Improvised weapons — a wine bottle, a chair leg, a torch — deal 1d4 damage by default under the Player's Handbook rules. The Dungeon Master may rule that an improvised weapon resembling an actual weapon functions as that weapon, which occasionally rewards creative players.
Decision boundaries
The greatsword-versus-greataxe comparison illustrates how the rules create genuine optimization questions. A greatsword deals 2d6 damage (average 7), while a greataxe deals 1d12 (average 6.5). Over 100 attacks, the greatsword produces a higher mean. The greataxe, however, pairs better with the barbarian's Brutal Critical feature, which adds extra damage dice on a critical hit — a single d12 beats two d6s in that specific context because it adds one full die rather than one half-die.
The how it works breakdown of the core resolution system clarifies that proficiency bonus applies to weapon attack rolls only when the character is proficient with that weapon category. Using a martial weapon without proficiency means no proficiency bonus — a penalty that scales from +2 at level 1 to +6 at level 17.
Silvered weapons cost 100 gold pieces to create and bypass damage resistance for creatures such as werewolves and certain devils. That cost-to-benefit ratio matters in campaigns where supernatural enemies appear consistently. The rules do not automatically make magical weapons silver — a +1 sword and a silvered sword solve different problems.

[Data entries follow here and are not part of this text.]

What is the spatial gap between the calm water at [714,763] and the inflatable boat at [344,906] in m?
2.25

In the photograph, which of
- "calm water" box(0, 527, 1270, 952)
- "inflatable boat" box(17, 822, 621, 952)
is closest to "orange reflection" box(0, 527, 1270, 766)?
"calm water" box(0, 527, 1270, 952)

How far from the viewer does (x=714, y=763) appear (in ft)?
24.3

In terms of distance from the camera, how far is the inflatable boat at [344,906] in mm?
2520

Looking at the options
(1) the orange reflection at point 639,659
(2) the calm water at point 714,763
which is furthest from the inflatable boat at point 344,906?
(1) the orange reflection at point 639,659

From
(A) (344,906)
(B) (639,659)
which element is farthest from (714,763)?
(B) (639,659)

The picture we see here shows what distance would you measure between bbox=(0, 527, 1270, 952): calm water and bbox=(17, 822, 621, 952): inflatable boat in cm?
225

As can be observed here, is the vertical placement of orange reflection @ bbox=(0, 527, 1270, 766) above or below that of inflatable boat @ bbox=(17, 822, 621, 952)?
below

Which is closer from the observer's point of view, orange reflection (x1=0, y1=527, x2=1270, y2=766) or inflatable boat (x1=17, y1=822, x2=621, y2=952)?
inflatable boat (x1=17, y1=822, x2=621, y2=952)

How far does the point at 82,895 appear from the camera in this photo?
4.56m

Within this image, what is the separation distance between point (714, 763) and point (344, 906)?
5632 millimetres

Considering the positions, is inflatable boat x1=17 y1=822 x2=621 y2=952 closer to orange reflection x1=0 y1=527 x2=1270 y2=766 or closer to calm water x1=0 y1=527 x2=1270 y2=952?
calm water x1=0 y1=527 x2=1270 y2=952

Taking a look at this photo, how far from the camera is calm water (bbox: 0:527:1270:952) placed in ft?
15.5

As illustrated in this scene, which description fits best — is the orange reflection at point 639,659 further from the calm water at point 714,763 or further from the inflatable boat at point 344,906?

The ammunition economy for ranged weapons includes one detail that saves resources: after a battle, half of all expended ammunition can be recovered, assuming the attacker takes time to search the area. That recovery rule is in the Player's Handbook and applies to arrows, bolts, and similar projectiles — but not to thrown weapons that shatter on impact, which is a Dungeon Master call based on fiction.